• _Material for this exercise_
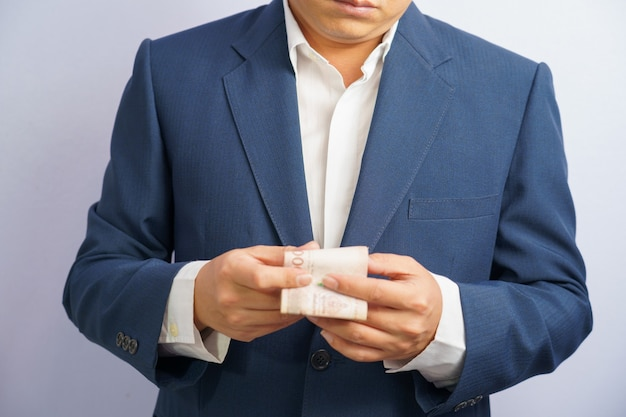 Soldi in tailandia tengono a portata di mano l'uomo d'affari che afferra indossa un abito blu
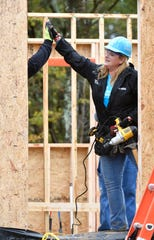Trisha Yearwood and Tennessean columnist Brad Schmitt high five while working on a Habitat for Humanity home on Monday.
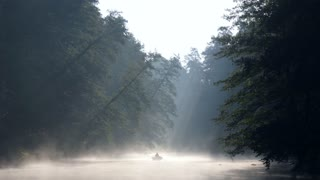 Lonely man with a paddle in the boat swimming on a calm river in dawn fog. The first rays of the morning sun make their way through the branches of trees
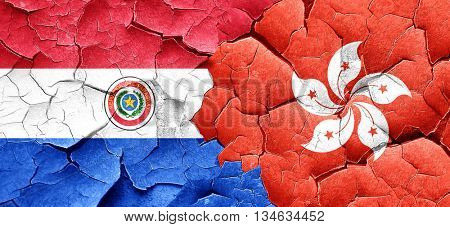 Paraguay flag with Hong Kong flag on a grunge cracked wall
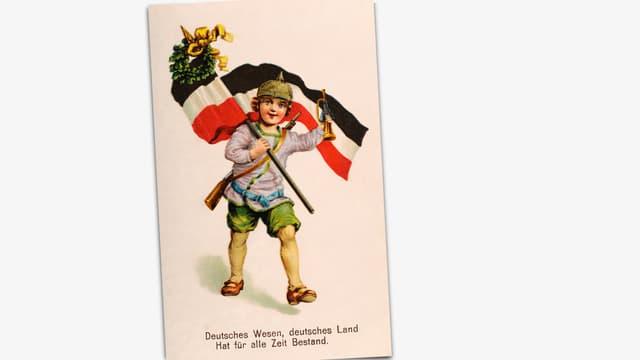 Postkarte mit Kind, das ein Gewehr umgehängt hat und die deutsche Reichsflagge trägt.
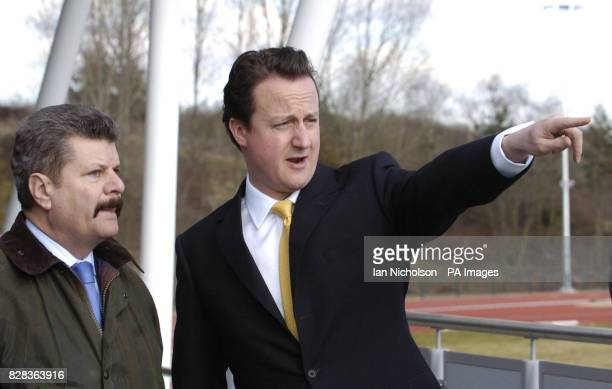 Conservative Party leader David Cameron talks with local councillor Ray Puddifoot in Uxbridge while on a tour of the constituency Thursday 2 March...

• _Exercise requirements_
Working from the material above, transcribe it exactly while omitting pictures.

• _Exercise result_
 Soldi in tailandia tengono a portata di mano l'uomo d'affari che afferra indossa un abito blu
Trisha Yearwood and Tennessean columnist Brad Schmitt high five while working on a Habitat for Humanity home on Monday.
 Lonely man with a paddle in the boat swimming on a calm river in dawn fog. The first rays of the morning sun make their way through the branches of trees
 Paraguay flag with Hong Kong flag on a grunge cracked wall
 Postkarte mit Kind, das ein Gewehr umgehängt hat und die deutsche Reichsflagge trägt.
 Conservative Party leader David Cameron talks with local councillor Ray Puddifoot in Uxbridge while on a tour of the constituency Thursday 2 March...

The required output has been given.